Five things the aam admi wants from Budget 2012
When the aam admi listens to what Pranab Mukherjee has to say on March 16 on the Budget, the main focus will be on the tax burden they will have to bear for the next year to come.
When the aam admi listens to what Pranab Mukherjee has to say on March 16 on the Budget, the main focus will be on the tax burden they will have to bear for the next year to come. In fact, that is the most crucial thing that any household waits for every year. With high inflation and interest, some relief is urgently sought on tax issues.
Here are five taxe provisions that Pranab Mukherjee needs to rethink about:
1. Tax exemption on investment is allowed only up to Rs 1,20,000, which the common man feels must be increased. This includes principal of home loans, life insurance premium, school tuition fees and retirement funds which makes up for most of this money. This limit, if raised at least, to Rs 2 lakh will help raise the savings of Indian households.
2. Second, comes the income tax slabs which directly relates to the direct tax code. Right now the first income slab to be taxed is income above Rs 1,80,000 at 10 percent. What people could be happy with is perhaps the taxation slabs as mentioned in 2009 draft of direct tax code. The DTC says 10 percent tax up to Rs 10 lakh, 20 percent tax from Rs 10-25 lakh and 30 percent tax beyond that. Even if DTC cannot be applied this year, the first taxable slab must be brought up to Rs 2,00,000-5,00,000.

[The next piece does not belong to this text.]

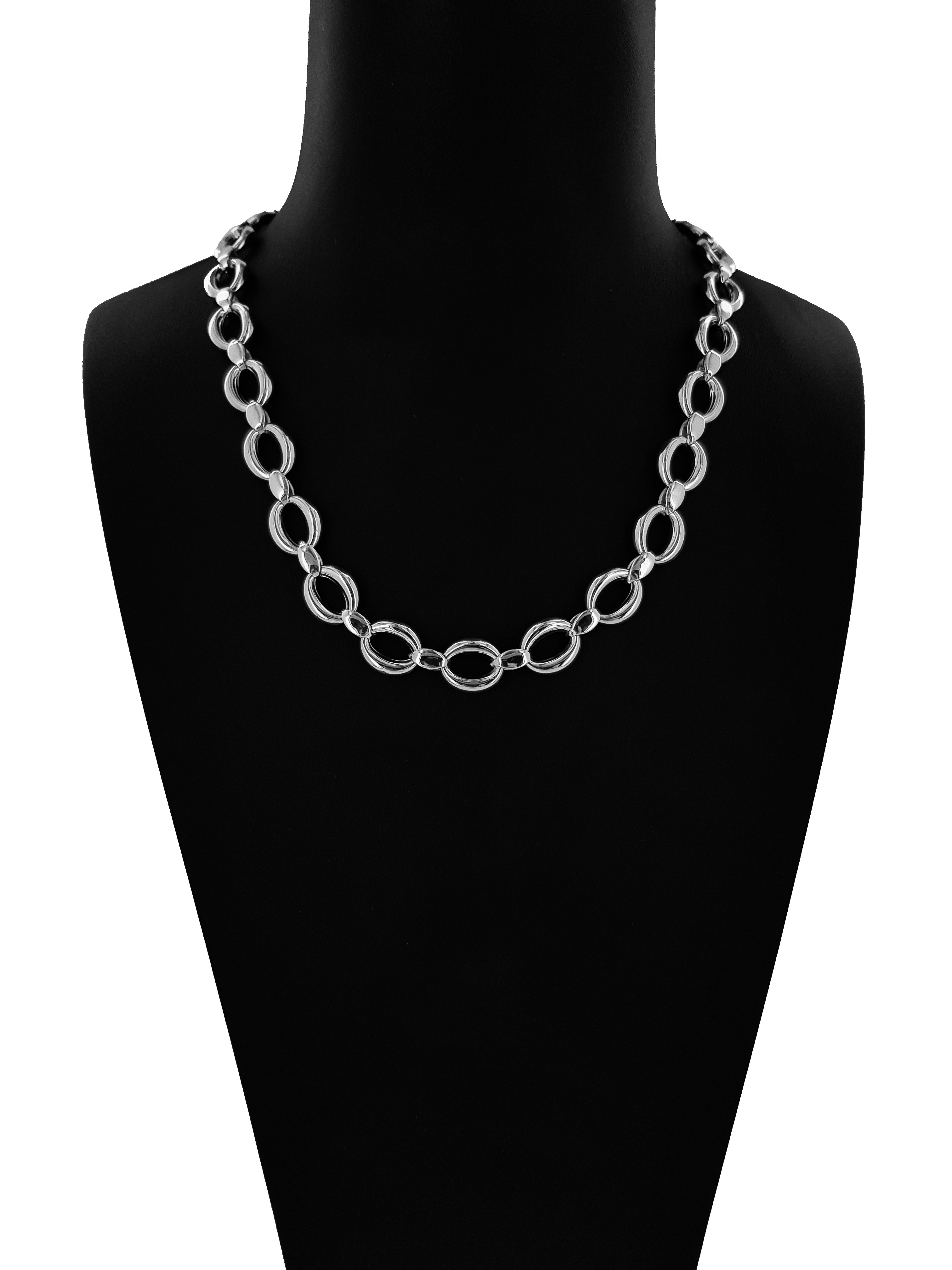 Collana in Argento 925 con Maglie Rolò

3. Third, comes the common situation when a husband gifts some part of his property to his wife. If the wife earns anything out of that property, the income is clubbed with the husband's and taxed accordingly. And this is applicable even if the gift comes from the father or mother in law. So the person who is making the gift must pay tax on the income of the person who receives the gift.
The finance minister must take a relook at this 50-year-old provision. The recommendation is to make this income tax free or taxable at the recipient's end at least, which would mean taxation at a lower rate.
4. Fourth is the need to look at the income tax exemption one gets on interest paid on housing loans. Property prices are sky rocketing as much as the interest rate is high. The income tax relief one can claim on interest paid on housing loan is up to Rs 1,50,000. For many, that is clearly not enough. The hope is the finance minister would raise this limit to Rs 2-3 lakh.
Sanjiv Chaudhury, tax partner, KPMG says, "This limit was set in 1998. Going by the inflation numbers used on capital gains, this number stands at nearly Rs 3 lakh. There is absolute justification in revising this limit at this stage. In fact, it must have been done much earlier."
5. And finally, the reimbursement allowed for medical expenses. Under current provisions, medical expenses up to Rs 15,000 is tax exempt. The limit was last revised in 2000 and there is urgent requirement to raise this limit to at least to Rs 50,000. After all, even for the simplest of medical, a simple surgery or a couple of days stay in a private hospital would cost nothing less than that.